# [What you will do]
Write out all records as given; omit images.

━━━━━━━━

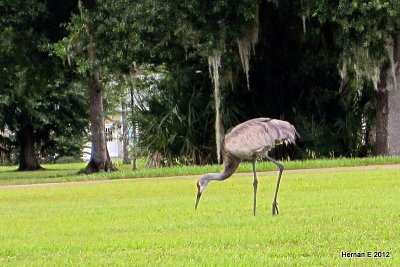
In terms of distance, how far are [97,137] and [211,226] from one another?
78.5ft

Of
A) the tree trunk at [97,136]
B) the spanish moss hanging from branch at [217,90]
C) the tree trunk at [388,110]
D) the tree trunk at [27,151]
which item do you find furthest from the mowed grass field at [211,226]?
the tree trunk at [27,151]

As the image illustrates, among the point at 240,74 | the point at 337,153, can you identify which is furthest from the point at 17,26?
the point at 337,153

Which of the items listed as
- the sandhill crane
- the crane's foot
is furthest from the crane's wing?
the crane's foot

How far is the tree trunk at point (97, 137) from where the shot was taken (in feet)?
115

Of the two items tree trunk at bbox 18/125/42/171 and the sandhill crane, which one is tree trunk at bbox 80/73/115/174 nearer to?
tree trunk at bbox 18/125/42/171

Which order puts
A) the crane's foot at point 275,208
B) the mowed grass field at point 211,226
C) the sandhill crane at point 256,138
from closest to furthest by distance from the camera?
1. the mowed grass field at point 211,226
2. the crane's foot at point 275,208
3. the sandhill crane at point 256,138

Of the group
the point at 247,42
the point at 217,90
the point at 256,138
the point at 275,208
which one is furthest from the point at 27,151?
the point at 275,208

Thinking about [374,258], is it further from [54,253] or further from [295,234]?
[54,253]

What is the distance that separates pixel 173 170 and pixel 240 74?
26.5ft

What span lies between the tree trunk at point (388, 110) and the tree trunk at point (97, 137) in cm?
1015

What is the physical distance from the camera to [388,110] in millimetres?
30422

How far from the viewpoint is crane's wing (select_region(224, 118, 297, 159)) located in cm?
1357

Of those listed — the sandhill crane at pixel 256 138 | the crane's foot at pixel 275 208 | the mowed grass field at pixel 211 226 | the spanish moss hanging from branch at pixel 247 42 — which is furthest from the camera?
the spanish moss hanging from branch at pixel 247 42

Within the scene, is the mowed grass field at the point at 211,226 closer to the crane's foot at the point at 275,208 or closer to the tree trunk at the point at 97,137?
the crane's foot at the point at 275,208
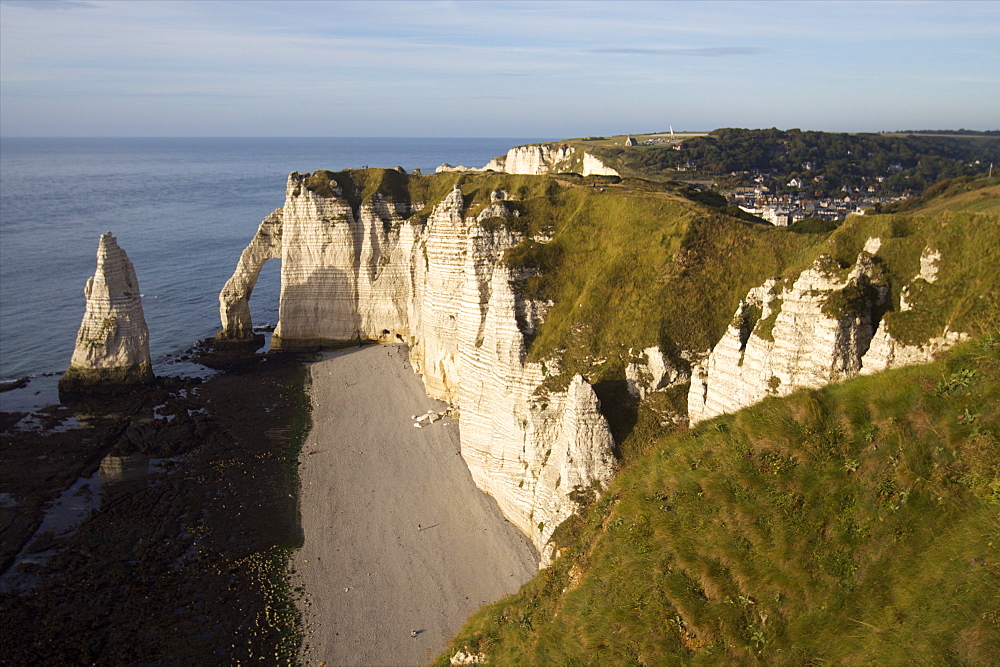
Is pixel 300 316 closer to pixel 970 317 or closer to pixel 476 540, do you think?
pixel 476 540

━━━━━━━━

# [Result of the exercise]
In terms of distance, how far are [97,137] and [211,226] from one another?
78.5ft

Of
A) the tree trunk at [97,136]
B) the spanish moss hanging from branch at [217,90]
C) the tree trunk at [388,110]
D) the tree trunk at [27,151]
which item do you find furthest from the mowed grass field at [211,226]?
the tree trunk at [27,151]

As the image illustrates, among the point at 240,74 | the point at 337,153, can you identify which is furthest from the point at 17,26?
the point at 337,153

Which of the items listed as
- the sandhill crane
- the crane's foot
is furthest from the crane's wing?
the crane's foot

How far is the tree trunk at point (97, 137) from where the shot was taken (in feet)?
115

Of the two items tree trunk at bbox 18/125/42/171 and the sandhill crane, which one is tree trunk at bbox 80/73/115/174 nearer to?
tree trunk at bbox 18/125/42/171

Which order puts
A) the crane's foot at point 275,208
B) the mowed grass field at point 211,226
C) the sandhill crane at point 256,138
from closest to furthest by distance from the camera?
1. the mowed grass field at point 211,226
2. the crane's foot at point 275,208
3. the sandhill crane at point 256,138

Of the group
the point at 247,42
the point at 217,90
the point at 256,138
the point at 275,208
which one is furthest from the point at 27,151?
the point at 275,208

Thinking about [374,258], is it further from [54,253] or further from [295,234]?
[54,253]

What is the distance that separates pixel 173 170 and pixel 240 74?
26.5ft

What span lies between the tree trunk at point (388, 110) and the tree trunk at point (97, 137) in cm?
1015

What is the physical distance from the camera to [388,110] in millimetres?
30422

How far from the viewpoint is crane's wing (select_region(224, 118, 297, 159)) located in cm?
1357

Of those listed — the sandhill crane at pixel 256 138 | the crane's foot at pixel 275 208 | the mowed grass field at pixel 211 226 | the spanish moss hanging from branch at pixel 247 42 — which is furthest from the camera?
the spanish moss hanging from branch at pixel 247 42

Within the scene, is the mowed grass field at the point at 211,226 closer to the crane's foot at the point at 275,208 or closer to the tree trunk at the point at 97,137?
the crane's foot at the point at 275,208
Is pixel 300 316 closer to pixel 970 317 or closer to pixel 476 540, do you think?
pixel 476 540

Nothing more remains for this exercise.